今は退屈な授業中で、教科担当の教師の説明をBGM代わりに思案にふけっている。
昨日の千春の出会いから、今朝の出来事を思い返し……ある結論に至った。
美少女転校生と一つ屋根の下での生活。
美人な先輩との生徒会活動。
妹みたいな可愛い幼馴染に起こされる毎日。
そして多分……入学式の日に出会った、謎の美少女
自らを取り巻く人間関係を総合勘案し、導き出された結論は――
俺はハーレムラブコメの主人公なのだという事実。
さすがに自分でも頭がおかしいとは思うが、あの自称神のおっさんの言葉を戯言と切り捨てることも出来ない状況証拠が揃ってしまっていた。
おそらく今のところはまだ共通ルートが進行中といったところで、彼女たちからの好感度はいまいち高くはないが、こんなに美少女が周りにいて、しかもラッキースケベにも遭遇するという状況に置かれる人間は他にはいないと断言できる。

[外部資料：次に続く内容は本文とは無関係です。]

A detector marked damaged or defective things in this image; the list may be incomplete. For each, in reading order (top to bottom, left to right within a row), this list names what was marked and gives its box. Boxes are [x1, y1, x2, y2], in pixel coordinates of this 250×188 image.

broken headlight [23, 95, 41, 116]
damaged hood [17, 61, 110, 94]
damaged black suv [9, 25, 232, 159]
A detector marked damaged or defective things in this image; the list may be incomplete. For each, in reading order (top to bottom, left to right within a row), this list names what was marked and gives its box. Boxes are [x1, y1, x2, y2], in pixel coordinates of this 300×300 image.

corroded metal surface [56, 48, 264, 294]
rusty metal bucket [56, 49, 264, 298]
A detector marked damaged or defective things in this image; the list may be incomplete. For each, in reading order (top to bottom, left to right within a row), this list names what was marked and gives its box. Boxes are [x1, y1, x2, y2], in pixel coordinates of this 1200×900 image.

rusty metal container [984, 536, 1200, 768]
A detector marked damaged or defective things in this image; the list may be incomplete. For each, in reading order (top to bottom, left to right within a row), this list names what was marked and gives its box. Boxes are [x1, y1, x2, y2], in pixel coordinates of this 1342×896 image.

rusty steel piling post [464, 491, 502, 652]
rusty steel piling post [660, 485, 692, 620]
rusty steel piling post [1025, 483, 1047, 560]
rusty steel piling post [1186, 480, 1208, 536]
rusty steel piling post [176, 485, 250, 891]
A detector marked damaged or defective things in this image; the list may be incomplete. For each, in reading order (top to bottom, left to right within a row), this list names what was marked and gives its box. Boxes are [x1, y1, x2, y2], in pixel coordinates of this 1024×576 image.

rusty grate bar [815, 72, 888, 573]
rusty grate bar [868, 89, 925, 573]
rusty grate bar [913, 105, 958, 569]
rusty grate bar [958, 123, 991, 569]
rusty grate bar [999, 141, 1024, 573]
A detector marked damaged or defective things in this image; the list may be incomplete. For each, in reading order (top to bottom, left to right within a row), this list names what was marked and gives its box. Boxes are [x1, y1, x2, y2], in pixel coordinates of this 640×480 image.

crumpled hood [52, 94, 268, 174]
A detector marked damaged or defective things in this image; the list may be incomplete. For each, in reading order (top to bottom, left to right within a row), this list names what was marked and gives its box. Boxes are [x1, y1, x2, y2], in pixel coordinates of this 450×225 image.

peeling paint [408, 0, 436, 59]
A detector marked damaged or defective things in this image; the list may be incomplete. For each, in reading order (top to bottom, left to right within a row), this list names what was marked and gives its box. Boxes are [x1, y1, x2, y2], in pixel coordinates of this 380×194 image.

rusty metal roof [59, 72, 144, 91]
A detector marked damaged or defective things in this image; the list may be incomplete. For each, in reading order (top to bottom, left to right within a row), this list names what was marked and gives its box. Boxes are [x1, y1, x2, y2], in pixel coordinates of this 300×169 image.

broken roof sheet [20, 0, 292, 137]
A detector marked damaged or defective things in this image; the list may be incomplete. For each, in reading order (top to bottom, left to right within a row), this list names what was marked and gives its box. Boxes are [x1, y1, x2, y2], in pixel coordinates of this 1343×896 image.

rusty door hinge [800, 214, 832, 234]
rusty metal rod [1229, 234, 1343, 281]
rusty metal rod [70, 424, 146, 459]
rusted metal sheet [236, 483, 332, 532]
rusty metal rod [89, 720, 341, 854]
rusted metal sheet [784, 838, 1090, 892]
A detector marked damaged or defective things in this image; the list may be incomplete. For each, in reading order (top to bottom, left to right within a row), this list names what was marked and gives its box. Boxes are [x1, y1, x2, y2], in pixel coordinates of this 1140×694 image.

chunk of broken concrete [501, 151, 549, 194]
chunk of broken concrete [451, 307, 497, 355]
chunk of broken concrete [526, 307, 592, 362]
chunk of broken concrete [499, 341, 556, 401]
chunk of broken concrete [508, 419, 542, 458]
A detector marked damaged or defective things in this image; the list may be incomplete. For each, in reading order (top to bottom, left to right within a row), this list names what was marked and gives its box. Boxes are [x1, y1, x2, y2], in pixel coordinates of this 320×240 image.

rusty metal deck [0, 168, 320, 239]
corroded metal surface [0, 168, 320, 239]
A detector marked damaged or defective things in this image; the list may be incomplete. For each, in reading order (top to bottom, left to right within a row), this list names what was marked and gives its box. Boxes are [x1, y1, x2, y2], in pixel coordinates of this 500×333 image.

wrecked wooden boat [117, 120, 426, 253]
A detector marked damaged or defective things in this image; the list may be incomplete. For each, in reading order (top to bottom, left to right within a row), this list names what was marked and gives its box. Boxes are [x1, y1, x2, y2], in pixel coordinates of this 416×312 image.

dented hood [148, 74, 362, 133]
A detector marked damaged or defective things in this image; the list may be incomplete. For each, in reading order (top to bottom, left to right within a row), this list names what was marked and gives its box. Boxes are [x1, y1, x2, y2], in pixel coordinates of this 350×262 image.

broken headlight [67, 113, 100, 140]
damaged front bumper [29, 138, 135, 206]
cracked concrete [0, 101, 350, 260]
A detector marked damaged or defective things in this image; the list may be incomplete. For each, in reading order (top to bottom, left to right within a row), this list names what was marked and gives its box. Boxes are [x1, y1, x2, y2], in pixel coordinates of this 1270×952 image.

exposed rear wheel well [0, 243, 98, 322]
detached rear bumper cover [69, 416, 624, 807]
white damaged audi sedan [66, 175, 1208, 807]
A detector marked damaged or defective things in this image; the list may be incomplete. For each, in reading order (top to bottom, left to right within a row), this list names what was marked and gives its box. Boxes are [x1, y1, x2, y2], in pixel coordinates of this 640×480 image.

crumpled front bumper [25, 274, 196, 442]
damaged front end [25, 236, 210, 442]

そしておそらくは、今後も美少女たちと出会い、別れはせずにただラッキースケベを享受してしまうのだろう……。
それは正直言って悪くはない、と健全な男子高校生の俺は一瞬そう思ってしまう。
だが、ラッキースケベは決して許されることではない。
昨日、千春の風呂上がりを見てしまったこと。
今思い返すと、彼女の綺麗な肢体を見られた喜びよりも、酷いことをしてしまったという罪悪感が上回る。
正直不法侵入の恐れが上回っていたため冷静な判断が出来ていなかったが、裸を見られた千春の怒りはもっともだし、警察に突き出されていたとしても文句は言えない。
主人公補正でなんとかなったにすぎず、それがいつまでもつかもわからない。
社会的な信用が失われてしまう前に、現状を打破しなけれなならないのだ。
それには、どうすればよい……?
この訳の分からない現状を打破するには、何をすれば……?
俺は頭を抱えつつ、ちらりと隣の席の千春を横目で見た。
(……まつ毛、なげー)
彼女の美しい横顔に、悩みも忘れて思わず見とれそうになったが、
「……ッチ」
俺の視線に気づいた千春が舌打ちをしてから「こっちみんな」と小声でつぶやき、中指を立ててきたので現実に戻ったのだった。